Satu-satunya yang membuktikan betapa murung hati dara ini adalah cara dia melakukan perjalanan itu. Sama sekali dia tidak mempedulikan kanan kiri, bahkan tidak lagi mempedulikan ke mana kakinya melangkah dan sama sekali dia tidak pernah berhenti melangkahkan kaki memasuki hutan itu.

Sampai matahari telah jauh condong ke barat, sinarnya tidak lagi dapat menembus daun-daun pohon sehingga keadaan dalam hutan mulai gelap sampai kedua kakinya terasa amat lelah dan perutnya lapar, barulah dara ini merasa betapa sejak pagi tadi dia belum makan apa-apa!

“Uhhh....!”

Dia melempar payungnya ke atas rumput di bawah pohon besar, diikuti oleh pinggulnya yang mendarat dengan lunaknya ke atas rumput tebal dan Siang In sudah merebahkan diri di atas rumput berbantal kedua lengannya, matanya menerawang daun-daun yang masih menguning tertimpa sinar matahari senja.

Perhatiannya segera tercurah kepada suara burung-burung yang bercuitan, burung-burung yang berkelompok datang beterbangan di atas pohon itu, hingga di ranting-ranting dan dahan-dahan, bersahutan-sahutan kemudian tiba-tiba mereka terbang pergi.

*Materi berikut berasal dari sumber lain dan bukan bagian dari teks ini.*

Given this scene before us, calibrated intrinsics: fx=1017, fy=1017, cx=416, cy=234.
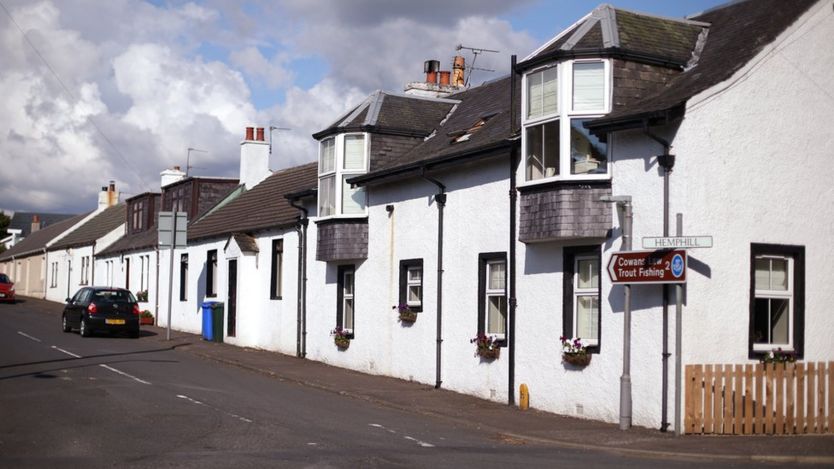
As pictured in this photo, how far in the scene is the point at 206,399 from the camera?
1697 centimetres

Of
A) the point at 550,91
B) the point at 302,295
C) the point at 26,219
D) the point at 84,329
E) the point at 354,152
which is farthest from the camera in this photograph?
the point at 26,219

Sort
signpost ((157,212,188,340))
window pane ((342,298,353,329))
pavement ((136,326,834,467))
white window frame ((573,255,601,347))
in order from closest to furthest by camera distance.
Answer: pavement ((136,326,834,467)), white window frame ((573,255,601,347)), window pane ((342,298,353,329)), signpost ((157,212,188,340))

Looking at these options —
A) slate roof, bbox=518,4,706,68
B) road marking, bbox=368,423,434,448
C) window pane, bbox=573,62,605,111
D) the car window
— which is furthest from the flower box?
the car window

Suara sayap mereka terdengar nyata dan sebentar saja mereka sudah jauh, hanya terdengar suara mencicit mereka lapat-lapat. Akan tetapi tak lama kemudian burung-burung itu datang lagi memenuhi pohon. Agaknya mereka masih sangsi dan terkejut melihat ada manusia di bawah pohon yang menjadi tempat mereka bermalam itu.

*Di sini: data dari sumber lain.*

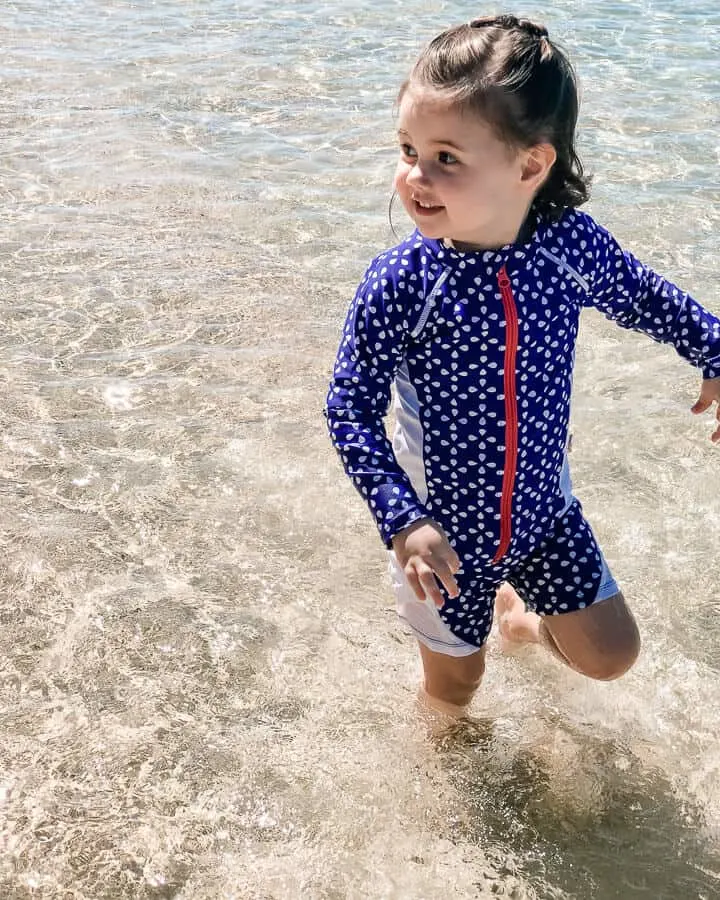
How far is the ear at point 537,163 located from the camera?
225cm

Tiba-tiba Siang In membuat gerakan cepat dan tubuhnya yang tadi rebah terlentang itu, tahu-tahu sudah meloncat dan bangkit duduk, alisnya berkerut dan pendengarannya dicurahkan kepada suara yang sayup sampai dihembus angin lalu. Demikian penuh perhatian dia akan suara itu sehingga andaikata dia seekor kelinci, tentu daun telinganya bergerak-gerak. Suara orang! Ada orang di tempat sunyi ini, di waktu matahari mulai terbenam! Tentu hal ini amat mencurigakan!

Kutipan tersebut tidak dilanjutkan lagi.